Nothingness
I am the rest between two notes,
which are somehow always in discord
because Death's note wants to climb over-
but in the dark interval, reconciled,
they stay there trembling…
Rainer Maria Rilke
To become imperceptible oneself, to have dismantled love in order to become capable of loving. To have dismantled one's self in order finally to be alone and meet the true double at the other end of the line. A clandestine passenger on a motionless voyage. To become like everybody else; but this, precisely, is a becoming only for one who knows how to be nobody, to no longer be anybody. To paint oneself gray on gray.
Gilles Deleuze
I am fascinated by the concept of nothingness, and how this concept can be negotiated through art. When the picture plane is nearly empty, what little content remains takes on terrible significance. When I photograph, I am attracted to places where erosion has occurred, where something has been forcefully erased or covered over, making it hard to tell what was. I can further “erase” through the picture taking process, by what I leave in or out of the frame, by burning the image out with light, by obscuring it with darkness, by coming too close, or by getting too far away.
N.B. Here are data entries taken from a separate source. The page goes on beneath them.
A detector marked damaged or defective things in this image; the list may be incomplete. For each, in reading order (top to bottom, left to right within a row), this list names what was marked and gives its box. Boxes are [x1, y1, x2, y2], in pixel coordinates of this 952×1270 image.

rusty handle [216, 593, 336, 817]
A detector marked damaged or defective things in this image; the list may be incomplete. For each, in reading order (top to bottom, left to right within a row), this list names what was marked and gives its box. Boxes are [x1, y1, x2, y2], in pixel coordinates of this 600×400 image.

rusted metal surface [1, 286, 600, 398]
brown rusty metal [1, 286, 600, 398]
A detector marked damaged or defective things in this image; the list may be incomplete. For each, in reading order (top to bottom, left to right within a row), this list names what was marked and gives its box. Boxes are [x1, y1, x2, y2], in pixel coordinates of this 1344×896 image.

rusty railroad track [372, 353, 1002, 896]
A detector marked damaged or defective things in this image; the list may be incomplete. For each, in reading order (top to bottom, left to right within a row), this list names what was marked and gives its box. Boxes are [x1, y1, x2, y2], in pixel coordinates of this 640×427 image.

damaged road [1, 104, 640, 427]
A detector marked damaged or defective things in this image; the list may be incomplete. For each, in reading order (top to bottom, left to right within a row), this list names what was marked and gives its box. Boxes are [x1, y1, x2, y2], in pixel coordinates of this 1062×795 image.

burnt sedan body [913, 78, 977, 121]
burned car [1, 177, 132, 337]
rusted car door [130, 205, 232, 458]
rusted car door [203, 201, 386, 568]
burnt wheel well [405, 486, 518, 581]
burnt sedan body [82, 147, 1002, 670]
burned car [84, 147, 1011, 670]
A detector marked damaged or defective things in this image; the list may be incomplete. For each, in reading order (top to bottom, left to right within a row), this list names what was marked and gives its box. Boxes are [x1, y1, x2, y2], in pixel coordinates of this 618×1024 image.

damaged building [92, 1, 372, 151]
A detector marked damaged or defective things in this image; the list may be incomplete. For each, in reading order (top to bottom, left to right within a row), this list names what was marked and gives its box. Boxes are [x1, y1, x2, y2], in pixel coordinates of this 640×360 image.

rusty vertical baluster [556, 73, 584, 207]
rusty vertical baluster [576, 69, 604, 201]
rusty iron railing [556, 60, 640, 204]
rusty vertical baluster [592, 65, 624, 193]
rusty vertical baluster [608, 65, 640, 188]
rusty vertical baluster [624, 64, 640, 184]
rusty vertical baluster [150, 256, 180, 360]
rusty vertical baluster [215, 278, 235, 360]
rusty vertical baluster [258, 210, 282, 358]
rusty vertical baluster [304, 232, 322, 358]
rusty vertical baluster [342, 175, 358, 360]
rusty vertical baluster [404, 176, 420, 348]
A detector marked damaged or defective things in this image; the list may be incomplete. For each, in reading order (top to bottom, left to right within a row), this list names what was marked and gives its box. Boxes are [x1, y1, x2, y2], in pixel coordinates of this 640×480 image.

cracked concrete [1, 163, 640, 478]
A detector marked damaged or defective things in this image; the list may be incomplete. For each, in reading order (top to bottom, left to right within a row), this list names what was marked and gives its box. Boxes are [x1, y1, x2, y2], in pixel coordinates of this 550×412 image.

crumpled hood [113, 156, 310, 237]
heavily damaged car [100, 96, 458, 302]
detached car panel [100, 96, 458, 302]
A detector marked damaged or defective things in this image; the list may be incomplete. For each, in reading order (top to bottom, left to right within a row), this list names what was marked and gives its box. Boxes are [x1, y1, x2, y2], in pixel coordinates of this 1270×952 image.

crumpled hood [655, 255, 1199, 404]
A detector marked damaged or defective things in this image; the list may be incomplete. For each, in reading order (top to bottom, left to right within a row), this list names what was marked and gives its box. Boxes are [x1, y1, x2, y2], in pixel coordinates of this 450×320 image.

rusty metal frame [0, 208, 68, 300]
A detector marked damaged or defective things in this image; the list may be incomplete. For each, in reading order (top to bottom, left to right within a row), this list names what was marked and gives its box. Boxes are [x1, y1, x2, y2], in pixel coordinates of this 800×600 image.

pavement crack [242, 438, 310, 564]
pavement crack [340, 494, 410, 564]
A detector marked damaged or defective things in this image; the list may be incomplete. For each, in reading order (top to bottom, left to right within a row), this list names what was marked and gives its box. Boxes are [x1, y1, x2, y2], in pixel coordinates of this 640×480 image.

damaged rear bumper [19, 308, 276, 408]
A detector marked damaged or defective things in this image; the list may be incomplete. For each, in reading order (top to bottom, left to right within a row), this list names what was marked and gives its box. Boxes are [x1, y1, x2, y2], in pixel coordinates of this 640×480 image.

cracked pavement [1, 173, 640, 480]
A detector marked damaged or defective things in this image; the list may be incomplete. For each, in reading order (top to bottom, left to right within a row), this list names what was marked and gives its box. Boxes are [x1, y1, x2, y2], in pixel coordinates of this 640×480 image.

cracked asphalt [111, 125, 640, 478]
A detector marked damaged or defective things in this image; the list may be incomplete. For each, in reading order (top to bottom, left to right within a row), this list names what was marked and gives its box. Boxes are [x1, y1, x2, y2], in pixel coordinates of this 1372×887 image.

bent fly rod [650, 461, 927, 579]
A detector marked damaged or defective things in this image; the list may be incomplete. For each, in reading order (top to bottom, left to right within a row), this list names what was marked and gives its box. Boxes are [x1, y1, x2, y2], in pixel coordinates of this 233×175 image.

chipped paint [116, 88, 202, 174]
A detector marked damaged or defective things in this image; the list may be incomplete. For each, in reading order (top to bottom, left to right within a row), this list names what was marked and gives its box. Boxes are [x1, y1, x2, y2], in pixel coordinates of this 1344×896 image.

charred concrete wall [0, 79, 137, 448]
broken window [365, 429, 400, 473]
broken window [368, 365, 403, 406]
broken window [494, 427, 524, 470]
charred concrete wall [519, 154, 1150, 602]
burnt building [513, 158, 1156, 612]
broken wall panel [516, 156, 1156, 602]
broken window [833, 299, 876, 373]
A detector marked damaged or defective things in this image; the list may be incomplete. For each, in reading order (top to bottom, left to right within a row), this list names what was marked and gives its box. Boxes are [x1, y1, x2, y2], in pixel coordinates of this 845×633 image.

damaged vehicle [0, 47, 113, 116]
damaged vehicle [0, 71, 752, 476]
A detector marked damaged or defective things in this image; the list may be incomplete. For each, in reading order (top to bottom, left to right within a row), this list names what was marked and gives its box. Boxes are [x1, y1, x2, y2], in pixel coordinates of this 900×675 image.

Jacques Derrida touched on the implications of nothingness with his term différance, a nebulous conflation of difference and deference. He proposed that this quality makes presence possible, while at the same time making it differ from itself. Différance is the “becoming-space of time or the becoming-time of space.”[i] Gilles Deleuze also addressed nothing's relationship to becoming; at the moment an event occurs it is both non-existent and infinitely divisible, in the slot between the past and the present.[ii] Deleuze invokes “the circulation of the empty square in the structural series (the place of the dummy, the place of the king, the blind spot, the floating signifier, the value degree zero, the off stage or absent cause, etc.)”[iii]
Nothingness is elusive. Nothing requires something to exist. This paradox manifests in photographer Hiroshi Sugimoto's long exposures of movie theater screens, which are “empty by accumulation.” Sugimoto’s intent was that “the movie projected might burn out into an overexpose, gleaming white screen... you know, like a religious experience, like Mother Mary making an appearance.”[iv] Mark Rothko's color field paintings contain a similar emptiness and aura of accumulation, and interestingly, have been described as resembling a cinema screen or theatrical proscenium,
“when seen, or more accurately remembered (given the prevailing haziness) at the instant just before or after an event has taken place within them. This is because there is a vacancy and effacement rather than manifestation and form... That drift from assurance to bafflement holds us in thrall, wondering.”[v]
The silence and space within these images hold their resonance.
Uta Barth is another contemporary photographer who engages ideas of nothingness. Her Ground, ...and of time, and nowhere near series don't center on a traditional subject or event. Rather than using the camera as “a pointing device” to make a picture of something, Barth uses the camera to bring attention to the act of looking itself.[vi] Where the object of focus would normally be seen the frame is empty or blurred. The picture occurs at its own peripheries.[vii]
The idea of nothingness is haunting. There was nothing before we were born and will be nothing when we die. And, or, yet – unfathomably - everything will continue to exist in its immensity and we will be nothing. In the face of deep time and space we are already nothing. Nothingness has qualities of potential, mystery and the infinite. It is the ultimate unknown, being almost impossible to conceive. Nothing occurs before, after and outside of the known universe, outside of time and space; it also occurs between particles, between the infinite divisions we make to understand the substance of the world.
My relationship with space has been shaped by living in the West. Here the human experience of space is visceral. The long mountain ranges, wide valleys, the open vistas and big sky, create an impression of boundlessness. The cities reflect this, sprawling in all directions, eating up space with new subdivisions. Environmental groups fight to conserve wildlife habitat, water and open range, but it is difficult when the land looks unlimited. Its emptiness depends on what you are looking for. In the city, the night sky is empty. Light pollution blocks any view. Like Sugimoto's movie screens, the city sky is rendered blank by an accumulation of light. In the desert, the night sky is full. By virtue of a lack, something comes to be.
[i] Nicholas Royle. Jacques Derrida. London: Routledge. 2003 pp 71-74
[ii] Deleuze, Gilles. The Logic of Sense. Columbia University Press. New York: 1990 (1969). p. 8
[iii] Ibid., 71-73
[iv] Sugimoto. Madrid: Fundacion “la Caixa,” 1998. p. 16
[v] Anfam,David. Mark Rothko, The Works on Canvas. Yale University Press. London: 1998. p. 11
[vi] Lee, Pamela; Higgs, Matthew; and Gilbert-Rolfe, Jeremy. Uta Barth. Phaidon Press. New York: 2004. p. 11, 20
[vii] The theme of the peripheral warrants a thorough and separate investigation of its own, including a discussion of Derrida's “supplement,” the use of annotation by David Foster Wallace, and contemporary society's fascination with trivia and marginalia, as supported by the ease of Google.